▸ **BRIEF**: Set down the material exactly as given, please, from its first line through the line that includes "United States, site nh-fish-game-vol1_CLTC".

===============

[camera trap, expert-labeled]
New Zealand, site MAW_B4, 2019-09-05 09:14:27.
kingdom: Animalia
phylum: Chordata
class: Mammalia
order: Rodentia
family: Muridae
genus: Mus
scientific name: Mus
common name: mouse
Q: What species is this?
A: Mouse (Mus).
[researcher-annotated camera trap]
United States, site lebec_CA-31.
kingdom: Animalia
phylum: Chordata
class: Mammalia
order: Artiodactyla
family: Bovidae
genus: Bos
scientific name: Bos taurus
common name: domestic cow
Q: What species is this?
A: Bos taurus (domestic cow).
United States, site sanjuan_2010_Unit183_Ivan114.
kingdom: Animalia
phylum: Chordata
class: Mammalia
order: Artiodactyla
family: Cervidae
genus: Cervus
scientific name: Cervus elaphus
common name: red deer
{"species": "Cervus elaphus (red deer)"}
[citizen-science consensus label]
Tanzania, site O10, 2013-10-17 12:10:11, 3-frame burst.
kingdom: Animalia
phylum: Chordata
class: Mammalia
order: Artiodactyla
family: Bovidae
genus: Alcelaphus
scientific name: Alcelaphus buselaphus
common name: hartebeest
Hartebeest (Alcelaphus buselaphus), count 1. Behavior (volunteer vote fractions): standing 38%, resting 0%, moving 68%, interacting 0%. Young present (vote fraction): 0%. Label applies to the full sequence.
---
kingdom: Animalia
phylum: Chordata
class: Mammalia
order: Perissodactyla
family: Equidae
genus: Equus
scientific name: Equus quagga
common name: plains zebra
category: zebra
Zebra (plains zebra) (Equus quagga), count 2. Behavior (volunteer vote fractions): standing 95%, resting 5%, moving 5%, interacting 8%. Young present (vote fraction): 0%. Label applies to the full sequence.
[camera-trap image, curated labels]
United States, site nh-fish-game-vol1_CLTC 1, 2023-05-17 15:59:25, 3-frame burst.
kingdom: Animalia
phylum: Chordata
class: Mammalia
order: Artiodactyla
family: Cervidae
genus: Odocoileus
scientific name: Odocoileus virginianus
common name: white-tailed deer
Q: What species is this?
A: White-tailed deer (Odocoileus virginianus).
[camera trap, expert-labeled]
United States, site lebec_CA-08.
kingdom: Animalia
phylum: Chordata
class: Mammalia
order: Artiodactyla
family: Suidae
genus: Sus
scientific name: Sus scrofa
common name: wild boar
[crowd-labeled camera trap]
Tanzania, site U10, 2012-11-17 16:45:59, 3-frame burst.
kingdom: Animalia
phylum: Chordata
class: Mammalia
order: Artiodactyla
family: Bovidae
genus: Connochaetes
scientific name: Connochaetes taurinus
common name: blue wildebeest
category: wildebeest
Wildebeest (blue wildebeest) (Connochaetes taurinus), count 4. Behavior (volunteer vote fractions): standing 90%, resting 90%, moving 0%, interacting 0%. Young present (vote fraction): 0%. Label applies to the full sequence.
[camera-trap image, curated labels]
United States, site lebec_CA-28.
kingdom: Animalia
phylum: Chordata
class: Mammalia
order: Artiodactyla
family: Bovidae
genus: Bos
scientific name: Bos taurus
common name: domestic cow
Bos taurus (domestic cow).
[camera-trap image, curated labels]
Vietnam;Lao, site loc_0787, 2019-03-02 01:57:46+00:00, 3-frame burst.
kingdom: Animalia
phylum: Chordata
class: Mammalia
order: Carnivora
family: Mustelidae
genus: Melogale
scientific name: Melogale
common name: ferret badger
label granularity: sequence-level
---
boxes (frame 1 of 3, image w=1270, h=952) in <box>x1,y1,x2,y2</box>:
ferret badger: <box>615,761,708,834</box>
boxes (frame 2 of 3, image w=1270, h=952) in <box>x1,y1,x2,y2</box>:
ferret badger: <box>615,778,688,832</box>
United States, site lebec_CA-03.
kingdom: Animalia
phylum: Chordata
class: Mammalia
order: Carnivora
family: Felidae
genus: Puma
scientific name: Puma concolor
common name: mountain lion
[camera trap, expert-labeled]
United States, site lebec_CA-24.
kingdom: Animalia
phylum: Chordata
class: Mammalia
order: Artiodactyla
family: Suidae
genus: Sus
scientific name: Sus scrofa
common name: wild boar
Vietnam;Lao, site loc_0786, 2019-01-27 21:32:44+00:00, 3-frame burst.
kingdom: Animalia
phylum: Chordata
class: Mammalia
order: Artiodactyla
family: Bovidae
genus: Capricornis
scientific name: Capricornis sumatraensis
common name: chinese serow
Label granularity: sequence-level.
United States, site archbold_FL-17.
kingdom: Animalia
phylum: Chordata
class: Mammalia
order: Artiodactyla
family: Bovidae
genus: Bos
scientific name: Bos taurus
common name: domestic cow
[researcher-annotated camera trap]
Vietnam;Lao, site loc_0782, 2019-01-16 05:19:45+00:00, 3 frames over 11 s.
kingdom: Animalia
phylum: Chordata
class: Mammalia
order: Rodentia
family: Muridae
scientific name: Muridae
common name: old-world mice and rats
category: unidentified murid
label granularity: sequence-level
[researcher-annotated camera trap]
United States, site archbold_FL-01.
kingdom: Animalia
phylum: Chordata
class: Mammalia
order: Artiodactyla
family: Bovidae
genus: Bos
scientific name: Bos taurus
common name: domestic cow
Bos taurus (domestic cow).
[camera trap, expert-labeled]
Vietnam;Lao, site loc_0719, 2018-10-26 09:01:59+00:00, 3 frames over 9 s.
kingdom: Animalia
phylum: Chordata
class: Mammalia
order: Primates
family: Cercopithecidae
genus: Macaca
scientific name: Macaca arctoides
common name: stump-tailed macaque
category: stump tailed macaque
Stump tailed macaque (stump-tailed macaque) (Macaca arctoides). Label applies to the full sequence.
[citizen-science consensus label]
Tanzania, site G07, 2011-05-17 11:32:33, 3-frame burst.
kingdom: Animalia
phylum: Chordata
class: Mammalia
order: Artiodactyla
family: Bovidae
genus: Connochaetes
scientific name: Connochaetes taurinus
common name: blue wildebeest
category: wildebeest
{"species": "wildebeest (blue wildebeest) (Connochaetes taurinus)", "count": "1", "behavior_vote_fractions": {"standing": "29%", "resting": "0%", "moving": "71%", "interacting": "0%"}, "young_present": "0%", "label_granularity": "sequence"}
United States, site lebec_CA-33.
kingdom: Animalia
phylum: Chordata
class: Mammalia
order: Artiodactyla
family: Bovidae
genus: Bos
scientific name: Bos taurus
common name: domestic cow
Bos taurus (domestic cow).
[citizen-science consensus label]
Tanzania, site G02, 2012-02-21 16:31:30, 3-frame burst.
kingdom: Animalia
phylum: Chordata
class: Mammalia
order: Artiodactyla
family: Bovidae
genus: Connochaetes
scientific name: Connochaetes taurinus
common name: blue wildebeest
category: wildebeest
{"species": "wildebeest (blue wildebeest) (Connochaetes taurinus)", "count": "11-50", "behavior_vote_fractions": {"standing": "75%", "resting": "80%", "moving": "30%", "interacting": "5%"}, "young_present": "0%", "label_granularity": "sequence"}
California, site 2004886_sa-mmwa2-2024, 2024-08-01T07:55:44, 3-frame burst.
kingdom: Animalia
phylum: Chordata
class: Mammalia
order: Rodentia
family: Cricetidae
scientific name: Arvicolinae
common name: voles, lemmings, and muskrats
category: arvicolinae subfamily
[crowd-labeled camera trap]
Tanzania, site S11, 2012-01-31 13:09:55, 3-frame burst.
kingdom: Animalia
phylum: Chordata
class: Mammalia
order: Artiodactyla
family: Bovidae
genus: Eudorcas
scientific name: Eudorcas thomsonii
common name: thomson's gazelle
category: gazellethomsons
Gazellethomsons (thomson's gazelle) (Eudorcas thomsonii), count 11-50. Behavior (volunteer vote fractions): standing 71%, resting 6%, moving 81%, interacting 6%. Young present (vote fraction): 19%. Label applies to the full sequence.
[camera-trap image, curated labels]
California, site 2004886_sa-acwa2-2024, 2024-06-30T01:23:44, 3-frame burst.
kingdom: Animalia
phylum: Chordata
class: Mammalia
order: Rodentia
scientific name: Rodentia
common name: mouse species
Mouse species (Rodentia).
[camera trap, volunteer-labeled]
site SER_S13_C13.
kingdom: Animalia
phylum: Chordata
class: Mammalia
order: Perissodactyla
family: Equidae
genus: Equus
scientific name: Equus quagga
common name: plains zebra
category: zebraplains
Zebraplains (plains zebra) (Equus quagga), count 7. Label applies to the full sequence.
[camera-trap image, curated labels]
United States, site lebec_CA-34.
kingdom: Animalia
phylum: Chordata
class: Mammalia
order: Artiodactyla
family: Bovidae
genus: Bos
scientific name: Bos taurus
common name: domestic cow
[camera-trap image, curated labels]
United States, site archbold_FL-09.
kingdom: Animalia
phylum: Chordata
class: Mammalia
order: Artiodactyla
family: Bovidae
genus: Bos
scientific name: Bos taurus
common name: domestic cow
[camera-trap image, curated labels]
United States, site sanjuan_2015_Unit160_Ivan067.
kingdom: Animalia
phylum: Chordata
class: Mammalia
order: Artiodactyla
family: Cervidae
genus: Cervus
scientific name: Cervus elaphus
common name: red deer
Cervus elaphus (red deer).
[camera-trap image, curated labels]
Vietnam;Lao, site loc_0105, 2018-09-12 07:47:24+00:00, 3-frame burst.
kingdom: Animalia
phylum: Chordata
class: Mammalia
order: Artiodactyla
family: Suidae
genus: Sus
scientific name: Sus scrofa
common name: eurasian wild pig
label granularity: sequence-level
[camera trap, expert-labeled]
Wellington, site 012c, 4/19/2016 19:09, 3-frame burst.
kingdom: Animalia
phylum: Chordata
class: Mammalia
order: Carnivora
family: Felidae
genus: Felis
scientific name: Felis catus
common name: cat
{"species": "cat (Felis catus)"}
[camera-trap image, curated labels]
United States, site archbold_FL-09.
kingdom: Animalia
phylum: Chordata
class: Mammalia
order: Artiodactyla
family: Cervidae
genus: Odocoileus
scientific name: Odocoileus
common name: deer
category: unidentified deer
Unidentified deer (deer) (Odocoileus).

===============

▸ **ANSWER TO THIS EXERCISE**:
[camera trap, expert-labeled]
New Zealand, site MAW_B4, 2019-09-05 09:14:27.
kingdom: Animalia
phylum: Chordata
class: Mammalia
order: Rodentia
family: Muridae
genus: Mus
scientific name: Mus
common name: mouse
Q: What species is this?
A: Mouse (Mus).
[researcher-annotated camera trap]
United States, site lebec_CA-31.
kingdom: Animalia
phylum: Chordata
class: Mammalia
order: Artiodactyla
family: Bovidae
genus: Bos
scientific name: Bos taurus
common name: domestic cow
Q: What species is this?
A: Bos taurus (domestic cow).
United States, site sanjuan_2010_Unit183_Ivan114.
kingdom: Animalia
phylum: Chordata
class: Mammalia
order: Artiodactyla
family: Cervidae
genus: Cervus
scientific name: Cervus elaphus
common name: red deer
{"species": "Cervus elaphus (red deer)"}
[citizen-science consensus label]
Tanzania, site O10, 2013-10-17 12:10:11, 3-frame burst.
kingdom: Animalia
phylum: Chordata
class: Mammalia
order: Artiodactyla
family: Bovidae
genus: Alcelaphus
scientific name: Alcelaphus buselaphus
common name: hartebeest
Hartebeest (Alcelaphus buselaphus), count 1. Behavior (volunteer vote fractions): standing 38%, resting 0%, moving 68%, interacting 0%. Young present (vote fraction): 0%. Label applies to the full sequence.
---
kingdom: Animalia
phylum: Chordata
class: Mammalia
order: Perissodactyla
family: Equidae
genus: Equus
scientific name: Equus quagga
common name: plains zebra
category: zebra
Zebra (plains zebra) (Equus quagga), count 2. Behavior (volunteer vote fractions): standing 95%, resting 5%, moving 5%, interacting 8%. Young present (vote fraction): 0%. Label applies to the full sequence.
[camera-trap image, curated labels]
United States, site nh-fish-game-vol1_CLTC 1, 2023-05-17 15:59:25, 3-frame burst.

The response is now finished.